Desa Berdaya EkoBis Entertainment Hukum & Kriminal Hukum dan Kriminal Kawentaran Lifestyle Nasional Otonomi Pendidikan Politik

Kisah Kiai Pradah dan Kiai Pradu: Romansa Mistis Dua Macan Pusaka Blitar-Solo

Ichaa Melinda Putri • Rabu, 30 Juli 2025 | 20:30 WIB

Kisah Kiai Pradah dan Kiai Pradu: Romansa Mistis Dua Macan Pusaka Blitar-Solo
Kisah Kiai Pradah dan Kiai Pradu: Romansa Mistis Dua Macan Pusaka Blitar-Solo

BLITAR– Di tengah megahnya budaya Jawa yang kental di wilayah selatan Kabupaten Blitar, nama Lodoyo menyimpan sebuah kisah cinta mistis yang tak biasa. Sebuah romansa antara dua pusaka sakral: Kiai Pradah dan Kiai Pradu, yang konon tak hanya melintasi ruang dan waktu, tetapi juga menembus batas geografis antara Blitar dan Solo.

Kiai Pradah, sebuah gong pusaka sakti yang disimpan di wilayah Lodoyo, dikenal luas sebagai salah satu simbol spiritual dan budaya lokal. Sementara pasangannya, Kiai Pradu, disakralkan di kawasan Solo, Jawa Tengah. Masyarakat percaya keduanya adalah sepasang kekasih dalam bentuk pusaka: si jantan dan si betina.
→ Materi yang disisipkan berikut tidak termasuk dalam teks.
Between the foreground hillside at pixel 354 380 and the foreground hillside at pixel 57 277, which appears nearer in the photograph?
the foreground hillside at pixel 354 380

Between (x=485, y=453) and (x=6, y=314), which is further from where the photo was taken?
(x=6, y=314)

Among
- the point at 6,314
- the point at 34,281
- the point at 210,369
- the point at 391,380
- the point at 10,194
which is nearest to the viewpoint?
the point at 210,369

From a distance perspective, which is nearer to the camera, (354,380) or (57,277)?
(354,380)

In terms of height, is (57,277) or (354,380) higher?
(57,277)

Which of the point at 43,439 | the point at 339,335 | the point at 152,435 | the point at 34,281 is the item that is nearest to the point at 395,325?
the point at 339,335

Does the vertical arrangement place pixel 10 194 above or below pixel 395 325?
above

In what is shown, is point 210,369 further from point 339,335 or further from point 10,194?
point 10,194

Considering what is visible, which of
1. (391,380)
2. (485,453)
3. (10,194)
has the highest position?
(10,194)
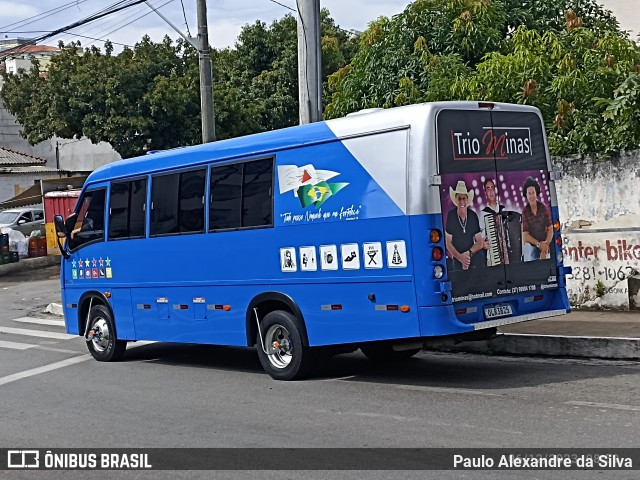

Ketika salah satu ditabuh dalam prosesi sakral seperti Mauludan, konon suaranya bisa terdengar saling bersahutan antara Blitar dan Solo.

Mitos ini tak hanya memikat masyarakat lokal, namun juga menarik perhatian para peneliti budaya dan pecinta sejarah spiritual. Simbolisme kisah antara Kiai Pradah dan Kiai Pradu menjadi cermin betapa dalam dan kompleksnya kearifan lokal yang tertanam dalam nadi budaya Jawa, termasuk di Lodoyo.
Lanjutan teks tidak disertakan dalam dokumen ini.